[TEXTE À LIRE]:
-----

(Agence Ecofin) - Dans son rapport «Mining in Africa Country Investment Guide» (MACIG 2020), consacré à la RDC, la firme Global Business Reports s’est entretenue avec Mark Bristow, PDG de Barrick, compagnie active sur la mine Kibali. Ce dernier est revenu sur plusieurs questions, y compris l’état actuel de l’environnement minier en RDC, où les premières décisions du nouveau président pour le secteur minier sont attendues. Une interview traduite de l’anglais par l’Agence Ecofin.
Suite à la récente fusion entre Randgold et Barrick Gold Corporation, quelle est la stratégie de la nouvelle entité, particulièrement en ce qui concerne l'Afrique ?
Nous avons fait de Randgold un des leaders du marché dans tous les domaines, des découvertes aux réserves par action et aux rendements pour les actionnaires. Pendant ce temps, notre industrie courait le risque de perdre sa pertinence. Il y avait trop d'actifs et trop d'équipes de gestion qui n'étaient pas performantes. L'industrie avait besoin de se consolider. Nous nous sommes concentrés sur les actifs de premier niveau et, incontestablement, Barrick est toujours apparue comme l'entreprise qui en avait le plus grand nombre dans l'industrie. La nouvelle stratégie est basée sur celle de Randgold. Nous voulons être l'entreprise aurifère la plus valorisée de l'industrie, en mettant l'accent sur la découverte, le développement et l'exploitation d'actifs de niveau 1 ou de niveau 2 pour le bénéfice non seulement de nos actionnaires, mais de toutes nos parties prenantes. Cette stratégie repose sur trois piliers : disposer des meilleurs actifs, des meilleures équipes de gestion et des meilleurs rendements.

-----

[Enregistrements d'un jeu de données]:
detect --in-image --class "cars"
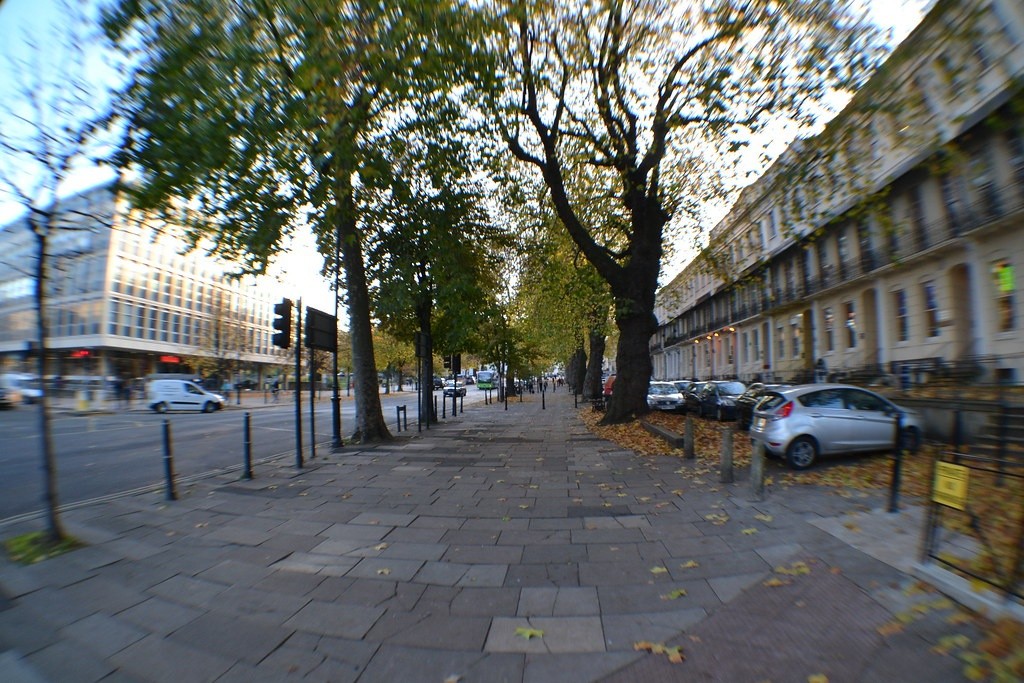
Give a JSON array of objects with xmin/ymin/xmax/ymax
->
[
  {"xmin": 0, "ymin": 387, "xmax": 19, "ymax": 410},
  {"xmin": 497, "ymin": 372, "xmax": 561, "ymax": 392},
  {"xmin": 601, "ymin": 369, "xmax": 618, "ymax": 404},
  {"xmin": 698, "ymin": 379, "xmax": 749, "ymax": 421},
  {"xmin": 736, "ymin": 380, "xmax": 795, "ymax": 432},
  {"xmin": 748, "ymin": 382, "xmax": 923, "ymax": 470},
  {"xmin": 672, "ymin": 379, "xmax": 692, "ymax": 395},
  {"xmin": 645, "ymin": 380, "xmax": 684, "ymax": 412},
  {"xmin": 680, "ymin": 382, "xmax": 709, "ymax": 414},
  {"xmin": 430, "ymin": 372, "xmax": 475, "ymax": 397}
]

-----

[CONSIGNES]:
1) Dans l'entretien avec le PDG de Barrick, sur quelle mine la compagnie est-elle active ?
2) Donnez tous les piliers sur lesquels repose la nouvelle stratégie décrite dans l'entretien avec le PDG de Barrick.

[RÉPONSES CI-DESSOUS]:
1) La mine Kibali.

2)
- Disposer des meilleurs actifs
- Disposer des meilleures équipes de gestion
- Disposer des meilleurs rendements